Antes de mais nada é preciso esclarecer aos caros leitores que quando digo amor expresso bem mais do que o sentimento que nos leva a transbordar a alma junto a outro alguém. Sempre acreditei, e pretendo enterrar essa certeza junto aos destroços do que restar dessa carcaça que carrego pela vida, que o amor é aquilo que move o mundo: uma engrenagem viva que dá sentido a esse cotidiano tão desinteressante e boçal. No entanto não pretendo aqui tentar, diante da certeza do fracasso, tecer definições ou teorias sobre o tema. A racionalização do amor é um dos poucos pecados dos quais estarei livre no dia do juízo final. Sempre me entreguei de maneira absoluta aos encantos desse cão infernal. Mergulhei, sem medo, em suas garras e, mesmo atordoado pela constante queda em seu abismo, me entrelacei ao seu desvairismo alucinante. Amei e sigo amando aquilo que me move e me encoraja a continuar de pé em meio a tanta desgraça e, por isso, sou, teimosamente, um defensor dessa fera caprichosa.
A pequena, e amorosa, introdução se faz necessária diante da temática do 12º Feverestival, assunto dessa semana por aqui: AMOR COMO (RE)EXISTÊNCIA.
O Feverestival, que chega em ótima forma à sua décima segunda edição, rebentou no ano de 2003 e, segundo os organizadores, “Surgiu atendendo à demanda de programação cultural do distrito de Barão Geraldo.” De início a coisa era absolutamente local: os grupos que atuavam no distrito realizavam, como ainda o fazem nos dias de hoje, atividades formativas no mês de fevereiro, trazendo às fronteiras desse eterno fazendão apaixonante diversos artistas na busca por um aprimoramento artístico. Entre esses grupos estão, ainda hoje, alguns dos mais conceituados nomes do teatro brasileiro e mundial como o Lume, o Barracão Teatro e a Boa Companhia, por exemplo.
Ao longo dos anos, como era de se esperar, o Feverestival ganhou corpo e atraiu um público cada vez maior. Evidente, diante da anêmica produção cultural da cidade do maestro não é de se estranhar que o Feverestival tenha conseguido se consolidar como o grande acontecimento artístico da cidade. A duras penas, como sempre, a coisa foi tomando proporções inimagináveis até se tornar um dos eventos mais aguardados do calendário artístico brasileiro, e não seria exagero dizer que hoje em dia o Festival tem um reconhecimento internacional.

------------------------------------

*Requisitos do exercício*
1. Liste os grupos que o trecho sobre o Feverestival aponta como alguns dos mais conceituados nomes do teatro brasileiro e mundial.
2. Segundo o trecho sobre o Feverestival, em que ano o festival surgiu?

*Segmento de dados*
------------------------------------

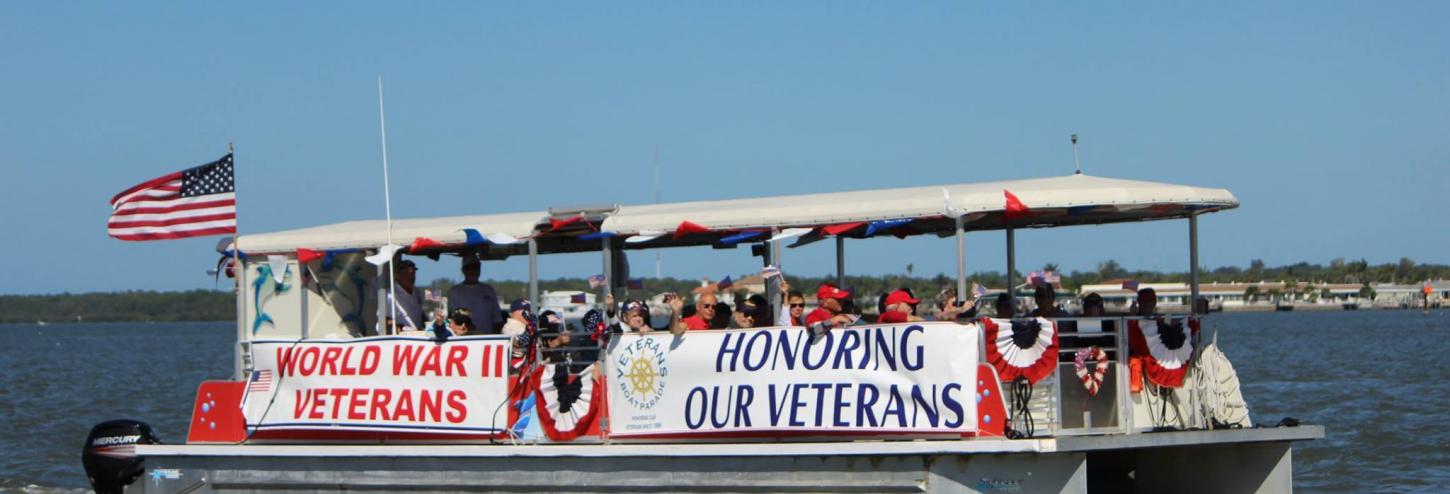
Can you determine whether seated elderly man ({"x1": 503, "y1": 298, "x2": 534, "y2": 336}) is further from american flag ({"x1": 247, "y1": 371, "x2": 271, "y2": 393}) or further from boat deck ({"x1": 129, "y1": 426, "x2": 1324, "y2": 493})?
american flag ({"x1": 247, "y1": 371, "x2": 271, "y2": 393})

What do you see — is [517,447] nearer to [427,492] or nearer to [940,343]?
[427,492]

------------------------------------

*Soluções por tarefa*
1. Lume, Barracão Teatro e Boa Companhia.

2. Em 2003.